By this time next week, two new roads should be under construction near the Eastwood Towne Center.
"There are commitments made to business owners and residents that this road would be in place by the end of 2007," Lansing Township Planning Director Steve Hayward told News 10.
But the township is moving forward with no deal in place to build new sanitary sewer service for the new development.
The work is expected to start on Sam's Way, the street with the Sam's Club on it in the Eastwood Towne Center. The road will be extended past Wood Street to connect with a new Chamberlin Drive to be built just west of the old one.
The project will include the roadwork and all utilities -- except for the new sanitary sewer the township wanted.
So how can the township do it?
First of all, Hayward says the roads aren't just about economic development. They should add to safety and traffic flow, he says. But the township does want to develop the areas.

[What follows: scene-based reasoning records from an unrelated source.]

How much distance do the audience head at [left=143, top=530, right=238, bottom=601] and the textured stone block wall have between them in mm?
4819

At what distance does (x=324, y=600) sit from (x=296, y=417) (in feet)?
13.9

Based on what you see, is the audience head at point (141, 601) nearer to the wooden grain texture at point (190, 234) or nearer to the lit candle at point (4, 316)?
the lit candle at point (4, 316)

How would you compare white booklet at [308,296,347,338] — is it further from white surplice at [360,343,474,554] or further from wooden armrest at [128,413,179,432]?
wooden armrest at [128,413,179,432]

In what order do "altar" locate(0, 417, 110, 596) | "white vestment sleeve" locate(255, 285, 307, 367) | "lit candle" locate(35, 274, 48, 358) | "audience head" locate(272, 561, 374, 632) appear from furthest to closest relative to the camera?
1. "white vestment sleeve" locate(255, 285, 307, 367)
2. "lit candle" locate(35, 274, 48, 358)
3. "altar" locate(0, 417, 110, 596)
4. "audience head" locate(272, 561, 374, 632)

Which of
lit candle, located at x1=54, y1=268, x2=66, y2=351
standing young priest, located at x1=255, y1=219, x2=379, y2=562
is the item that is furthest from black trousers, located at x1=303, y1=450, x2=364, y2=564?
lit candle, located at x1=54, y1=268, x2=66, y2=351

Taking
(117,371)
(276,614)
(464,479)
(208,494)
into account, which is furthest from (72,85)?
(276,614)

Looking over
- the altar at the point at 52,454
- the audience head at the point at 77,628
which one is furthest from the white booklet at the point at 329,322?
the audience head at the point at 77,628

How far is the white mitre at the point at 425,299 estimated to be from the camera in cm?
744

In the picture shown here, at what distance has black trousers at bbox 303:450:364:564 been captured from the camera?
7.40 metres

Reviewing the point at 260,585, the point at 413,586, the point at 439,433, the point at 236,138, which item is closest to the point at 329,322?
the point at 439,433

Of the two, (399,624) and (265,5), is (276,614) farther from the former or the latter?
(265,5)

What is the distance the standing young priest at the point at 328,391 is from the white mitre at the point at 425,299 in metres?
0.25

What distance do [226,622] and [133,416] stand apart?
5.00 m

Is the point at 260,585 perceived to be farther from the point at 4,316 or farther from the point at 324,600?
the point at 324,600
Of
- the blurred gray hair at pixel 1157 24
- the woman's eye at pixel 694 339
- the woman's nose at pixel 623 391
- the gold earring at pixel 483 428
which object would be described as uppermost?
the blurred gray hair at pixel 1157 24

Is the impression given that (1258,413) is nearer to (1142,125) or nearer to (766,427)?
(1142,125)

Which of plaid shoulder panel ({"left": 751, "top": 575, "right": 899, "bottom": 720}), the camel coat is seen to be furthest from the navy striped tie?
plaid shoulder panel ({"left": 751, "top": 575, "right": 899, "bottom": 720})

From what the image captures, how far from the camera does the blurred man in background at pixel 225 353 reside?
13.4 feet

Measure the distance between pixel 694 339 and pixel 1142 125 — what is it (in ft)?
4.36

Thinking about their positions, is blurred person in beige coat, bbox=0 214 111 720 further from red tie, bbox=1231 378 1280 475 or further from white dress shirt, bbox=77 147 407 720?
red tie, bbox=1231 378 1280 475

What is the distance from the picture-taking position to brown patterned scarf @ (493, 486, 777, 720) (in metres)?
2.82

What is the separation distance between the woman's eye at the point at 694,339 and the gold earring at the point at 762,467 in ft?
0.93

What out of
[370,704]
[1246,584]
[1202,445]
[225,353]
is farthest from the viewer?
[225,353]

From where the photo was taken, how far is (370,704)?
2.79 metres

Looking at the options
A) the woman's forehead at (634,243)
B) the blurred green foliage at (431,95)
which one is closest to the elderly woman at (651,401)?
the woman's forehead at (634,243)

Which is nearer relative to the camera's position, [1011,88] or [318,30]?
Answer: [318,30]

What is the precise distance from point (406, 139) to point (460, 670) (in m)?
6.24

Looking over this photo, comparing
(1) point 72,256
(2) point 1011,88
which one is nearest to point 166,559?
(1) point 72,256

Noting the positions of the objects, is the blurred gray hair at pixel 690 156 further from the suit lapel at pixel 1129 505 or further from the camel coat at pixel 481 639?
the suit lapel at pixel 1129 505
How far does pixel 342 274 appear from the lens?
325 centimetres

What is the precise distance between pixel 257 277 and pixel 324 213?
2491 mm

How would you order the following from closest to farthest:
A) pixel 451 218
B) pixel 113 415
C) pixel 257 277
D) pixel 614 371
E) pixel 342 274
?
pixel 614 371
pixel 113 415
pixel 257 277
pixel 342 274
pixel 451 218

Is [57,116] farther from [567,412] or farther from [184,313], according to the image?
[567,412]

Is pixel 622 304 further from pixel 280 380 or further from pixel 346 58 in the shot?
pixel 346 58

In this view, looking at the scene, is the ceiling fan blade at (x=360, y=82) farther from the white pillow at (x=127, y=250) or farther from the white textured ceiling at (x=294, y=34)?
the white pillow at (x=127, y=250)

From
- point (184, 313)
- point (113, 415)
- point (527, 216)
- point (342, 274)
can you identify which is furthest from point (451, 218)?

"The existing sewers in the area, with no upgrades, could handle growth through 2012, 2015," Hayward said.
A new sewer could perhaps handle growth out to 2025 or 2027. The city of Lansing claims it doesn't have the capacity to treat all that sewage.
But now the township says there won't be as much to treat because a soft economy will mean a smaller development.
If that doesn't convice city leaders, Lansing Township will look to its other neighbors, East Lansing and DeWitt Township. Neither community has made a determination as to whether it can handle the extra sewage.
"We've also consulted an engineer about building our own facility to service the area," Hayward said.
That could be costly. Hayward says that's why the township made a deal with the city 50 years ago.
"Hopefully that arrangement is still valid and we can work through this current dispute," he said.
Lansing city leaders won't comment on the story because township leaders haven't yet notified the city of their roadbuilding plans.